A sustainable economy will enable its most talented innovators, and in doing so, facilitate diversity and growth. With better knowledge of the barriers and opportunities for entrepreneurs of all backgrounds, there is greater potential for a new and more diverse class of entrepreneurs in the future. As the class of entrepreneurs evolves, businesses may well also evolve. In addition to new products and services, the practices and operations could also change. New businesses have the advantage of implementing socially responsible and environmentally conscience methods from the beginning. By enhancing environmental awareness and increasing green business practices, there is an opportunity for a generation of businesses that start-up with a focus on sustainability that is good for both business owners and their customers.


1 Freeman , Richard, and Huang Wei. "Collaborating With People Like Me: Ethnic co-authorship within the US." NBER Working Paper No. 19905. (2014).

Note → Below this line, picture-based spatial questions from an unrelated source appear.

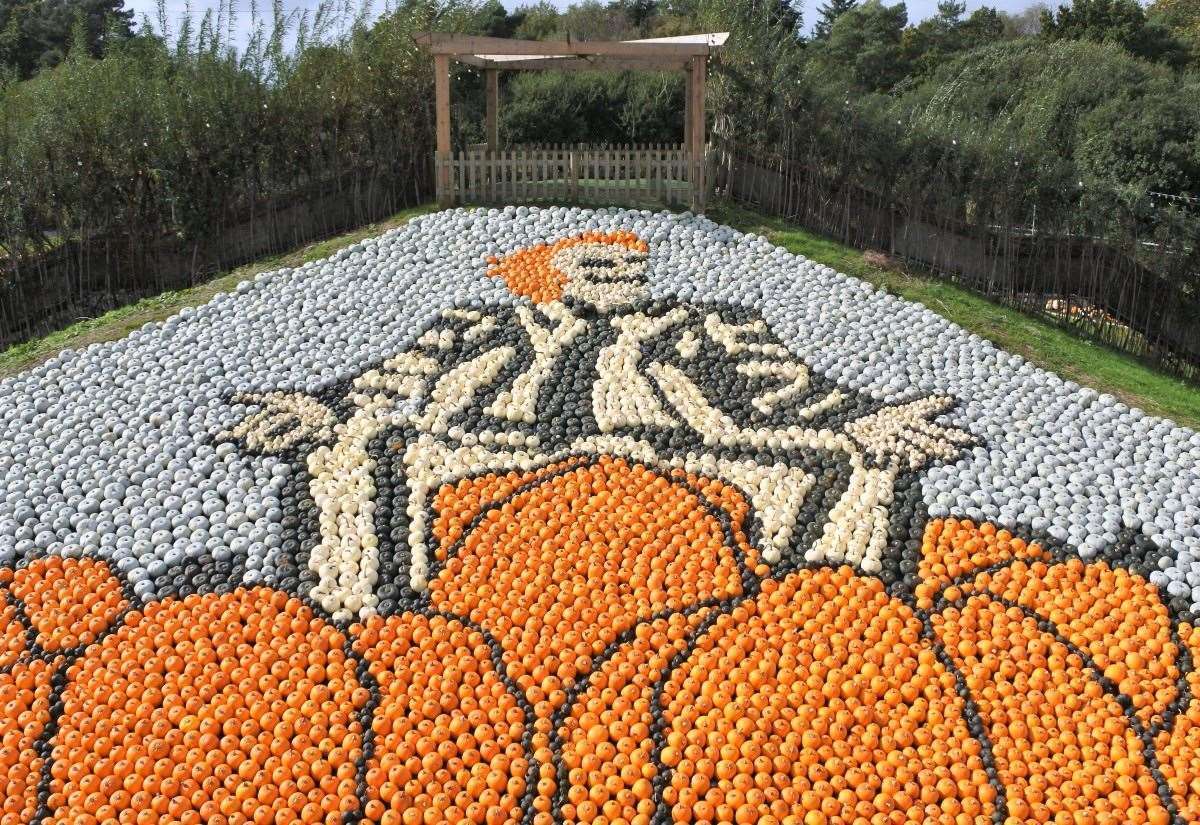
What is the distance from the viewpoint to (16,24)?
79.6 ft

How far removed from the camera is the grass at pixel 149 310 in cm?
937

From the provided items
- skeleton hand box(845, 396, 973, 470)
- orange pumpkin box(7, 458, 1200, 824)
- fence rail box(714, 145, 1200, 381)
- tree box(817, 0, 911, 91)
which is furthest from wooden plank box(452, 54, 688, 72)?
tree box(817, 0, 911, 91)

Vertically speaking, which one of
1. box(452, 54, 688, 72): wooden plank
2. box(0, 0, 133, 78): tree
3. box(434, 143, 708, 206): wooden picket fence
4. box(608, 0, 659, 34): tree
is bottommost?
box(434, 143, 708, 206): wooden picket fence

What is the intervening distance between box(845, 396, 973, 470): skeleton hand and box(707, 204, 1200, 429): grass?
213 cm

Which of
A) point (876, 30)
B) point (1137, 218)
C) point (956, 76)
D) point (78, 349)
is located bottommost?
point (78, 349)

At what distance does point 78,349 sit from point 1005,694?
8.17m

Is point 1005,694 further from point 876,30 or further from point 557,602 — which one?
point 876,30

2Gender Diversity and Corporate Performance. Rep. Zurich: Credit Suisse Research Institute. (2012).

3The Bottom Line: Corporate Performance and Women's Representation on Boards (2004-2008). Rep. New York: Catalyst. (2011)

4 Jacobs, Jane. The Economy of Cities. New York: Random House, 1969. Print.

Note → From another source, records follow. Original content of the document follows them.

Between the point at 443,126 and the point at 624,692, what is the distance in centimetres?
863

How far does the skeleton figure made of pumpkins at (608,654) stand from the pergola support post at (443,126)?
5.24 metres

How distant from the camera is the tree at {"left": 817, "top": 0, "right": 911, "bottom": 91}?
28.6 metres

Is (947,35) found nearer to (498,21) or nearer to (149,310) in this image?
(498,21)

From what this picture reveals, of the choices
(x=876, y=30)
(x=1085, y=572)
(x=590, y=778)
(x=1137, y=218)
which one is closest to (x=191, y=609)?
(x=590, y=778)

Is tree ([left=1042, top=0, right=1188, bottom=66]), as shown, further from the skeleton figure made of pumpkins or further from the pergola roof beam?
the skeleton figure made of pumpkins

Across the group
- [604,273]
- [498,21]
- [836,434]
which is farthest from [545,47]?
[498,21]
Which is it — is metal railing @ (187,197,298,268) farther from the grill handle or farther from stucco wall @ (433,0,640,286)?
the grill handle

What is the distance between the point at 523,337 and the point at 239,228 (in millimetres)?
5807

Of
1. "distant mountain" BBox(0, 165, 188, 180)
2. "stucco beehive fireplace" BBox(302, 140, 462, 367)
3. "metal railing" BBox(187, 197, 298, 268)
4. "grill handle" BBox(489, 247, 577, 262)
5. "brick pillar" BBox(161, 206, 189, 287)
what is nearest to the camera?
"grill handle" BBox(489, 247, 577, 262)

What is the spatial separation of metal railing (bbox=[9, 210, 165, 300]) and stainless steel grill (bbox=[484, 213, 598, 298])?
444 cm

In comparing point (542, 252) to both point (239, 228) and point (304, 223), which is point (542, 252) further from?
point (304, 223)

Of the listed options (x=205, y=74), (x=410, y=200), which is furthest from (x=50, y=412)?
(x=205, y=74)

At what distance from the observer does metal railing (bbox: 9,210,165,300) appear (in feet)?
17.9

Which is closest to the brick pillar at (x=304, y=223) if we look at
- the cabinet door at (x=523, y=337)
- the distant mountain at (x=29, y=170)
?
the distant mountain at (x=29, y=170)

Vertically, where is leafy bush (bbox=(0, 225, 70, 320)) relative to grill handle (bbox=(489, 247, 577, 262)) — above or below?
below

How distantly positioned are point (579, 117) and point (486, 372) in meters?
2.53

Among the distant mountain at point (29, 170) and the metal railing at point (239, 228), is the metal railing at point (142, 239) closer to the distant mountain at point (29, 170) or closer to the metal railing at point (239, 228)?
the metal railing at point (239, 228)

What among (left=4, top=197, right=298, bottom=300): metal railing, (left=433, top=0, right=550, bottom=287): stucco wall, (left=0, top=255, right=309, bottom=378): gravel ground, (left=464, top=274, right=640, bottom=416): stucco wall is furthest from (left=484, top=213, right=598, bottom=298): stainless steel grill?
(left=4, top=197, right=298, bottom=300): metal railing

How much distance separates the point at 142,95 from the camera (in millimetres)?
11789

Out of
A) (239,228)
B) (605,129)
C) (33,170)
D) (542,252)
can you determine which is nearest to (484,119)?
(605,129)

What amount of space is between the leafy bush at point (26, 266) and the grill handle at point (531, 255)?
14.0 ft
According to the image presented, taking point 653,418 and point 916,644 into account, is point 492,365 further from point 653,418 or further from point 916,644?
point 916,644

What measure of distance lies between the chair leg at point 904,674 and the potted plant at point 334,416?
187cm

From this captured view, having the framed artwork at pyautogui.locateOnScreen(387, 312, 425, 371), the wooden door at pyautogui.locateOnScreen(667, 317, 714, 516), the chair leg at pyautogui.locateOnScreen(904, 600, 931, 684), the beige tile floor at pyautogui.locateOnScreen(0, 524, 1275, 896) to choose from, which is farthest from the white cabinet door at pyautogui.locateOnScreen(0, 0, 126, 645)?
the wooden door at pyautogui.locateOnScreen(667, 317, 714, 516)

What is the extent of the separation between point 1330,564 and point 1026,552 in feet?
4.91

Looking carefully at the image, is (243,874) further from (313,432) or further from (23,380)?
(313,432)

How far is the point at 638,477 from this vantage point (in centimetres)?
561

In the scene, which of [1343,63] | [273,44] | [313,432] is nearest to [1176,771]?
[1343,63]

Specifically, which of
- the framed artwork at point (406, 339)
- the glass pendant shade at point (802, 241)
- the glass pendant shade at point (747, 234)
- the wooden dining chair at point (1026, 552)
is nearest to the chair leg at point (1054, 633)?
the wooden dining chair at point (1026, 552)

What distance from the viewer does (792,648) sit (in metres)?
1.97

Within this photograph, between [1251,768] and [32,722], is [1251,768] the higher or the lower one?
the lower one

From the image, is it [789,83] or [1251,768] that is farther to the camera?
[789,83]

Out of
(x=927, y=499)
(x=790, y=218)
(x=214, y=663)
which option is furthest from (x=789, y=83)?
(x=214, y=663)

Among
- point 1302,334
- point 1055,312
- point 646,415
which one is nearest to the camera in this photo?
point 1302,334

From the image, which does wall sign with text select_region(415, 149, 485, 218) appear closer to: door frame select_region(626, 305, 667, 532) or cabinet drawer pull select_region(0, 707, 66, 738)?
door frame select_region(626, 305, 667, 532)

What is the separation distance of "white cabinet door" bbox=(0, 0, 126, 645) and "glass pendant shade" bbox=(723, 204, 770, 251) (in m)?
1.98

5 Glaeser, Edward L. "Growth in Cities." Journal of Political Economy 100.6, Centennial Issue (1992): 1126-152. JSTOR. Web. 12 Apr. 2014.

6 Ibid.

7 Feldman, Maryann P., and David B. Audretch. "Innovation in Cities: Science-based Diversity, Specialization and Localized Competition." European Economic Review 43 (1999): 409-29. Web.

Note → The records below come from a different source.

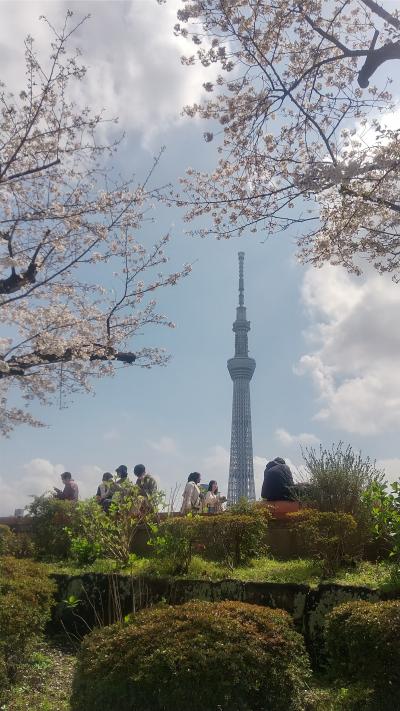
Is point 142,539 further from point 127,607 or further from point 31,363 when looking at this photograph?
point 31,363

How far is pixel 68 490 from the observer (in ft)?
40.0

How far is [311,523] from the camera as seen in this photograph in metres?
7.14

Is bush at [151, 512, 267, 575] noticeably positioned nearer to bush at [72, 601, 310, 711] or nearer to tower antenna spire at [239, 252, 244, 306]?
bush at [72, 601, 310, 711]

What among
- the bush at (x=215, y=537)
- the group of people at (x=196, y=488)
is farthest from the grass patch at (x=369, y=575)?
the group of people at (x=196, y=488)

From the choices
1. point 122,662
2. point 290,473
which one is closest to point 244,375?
point 290,473

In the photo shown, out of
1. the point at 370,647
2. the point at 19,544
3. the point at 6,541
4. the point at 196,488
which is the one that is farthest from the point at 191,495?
the point at 370,647

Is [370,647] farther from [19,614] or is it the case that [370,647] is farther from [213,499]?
[213,499]

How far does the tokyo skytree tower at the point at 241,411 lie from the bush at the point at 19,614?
47.4 m

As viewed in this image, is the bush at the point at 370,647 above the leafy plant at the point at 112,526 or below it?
below

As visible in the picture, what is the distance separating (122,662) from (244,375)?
70.6 metres

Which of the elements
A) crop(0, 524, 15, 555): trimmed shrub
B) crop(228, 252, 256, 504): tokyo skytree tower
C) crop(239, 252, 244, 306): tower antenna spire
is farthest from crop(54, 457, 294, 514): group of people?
Result: crop(239, 252, 244, 306): tower antenna spire

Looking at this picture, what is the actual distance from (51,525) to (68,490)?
1.76 m

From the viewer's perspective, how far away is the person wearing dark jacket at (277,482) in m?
10.0

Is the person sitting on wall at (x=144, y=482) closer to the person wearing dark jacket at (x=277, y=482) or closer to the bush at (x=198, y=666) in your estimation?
the person wearing dark jacket at (x=277, y=482)
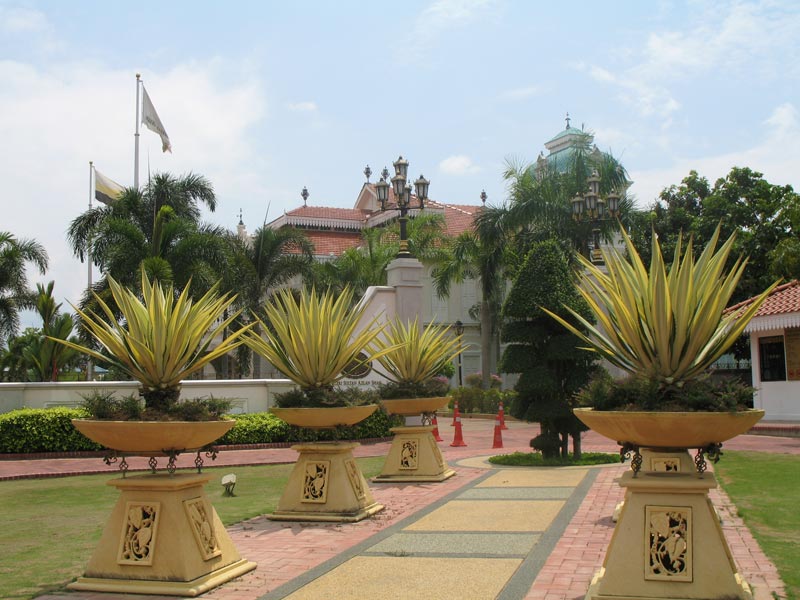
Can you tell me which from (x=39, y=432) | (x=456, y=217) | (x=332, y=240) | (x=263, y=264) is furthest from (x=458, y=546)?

8 Percentages discussed above do not sum to 100% as there are four ownership categories as classified by the 2007 Survey of Business Owners including “Male-owned,” Female-Owned,” “Equally male-/female-owned”, and “Publicly Held.”

9 "USA QuickFacts from the US Census Bureau." USA QuickFacts from the US Census Bureau. Web. 10 Apr. 2014.

10 Nonminority-owned refers to firms where Non-Hispanic Whites own 51 percent or more of the interest or stock of the business. Minority-owned refers to firms where Blacks or African Americans, American Indians and Alaska Natives, Asians, Native Hawaiians and Other Pacific Islanders, and/or Hispanics own 51 percent or more of the interest or stock of the business.

11 The density of male- and female-owned firms is calculated as the ratio of the number of male-owned (female-owned) firms to the male (female) labor force. Estimates of the number of firms come from the 2007 Survey of Business Owners. Labor force estimates come from the 2005-2009 American Community Survey.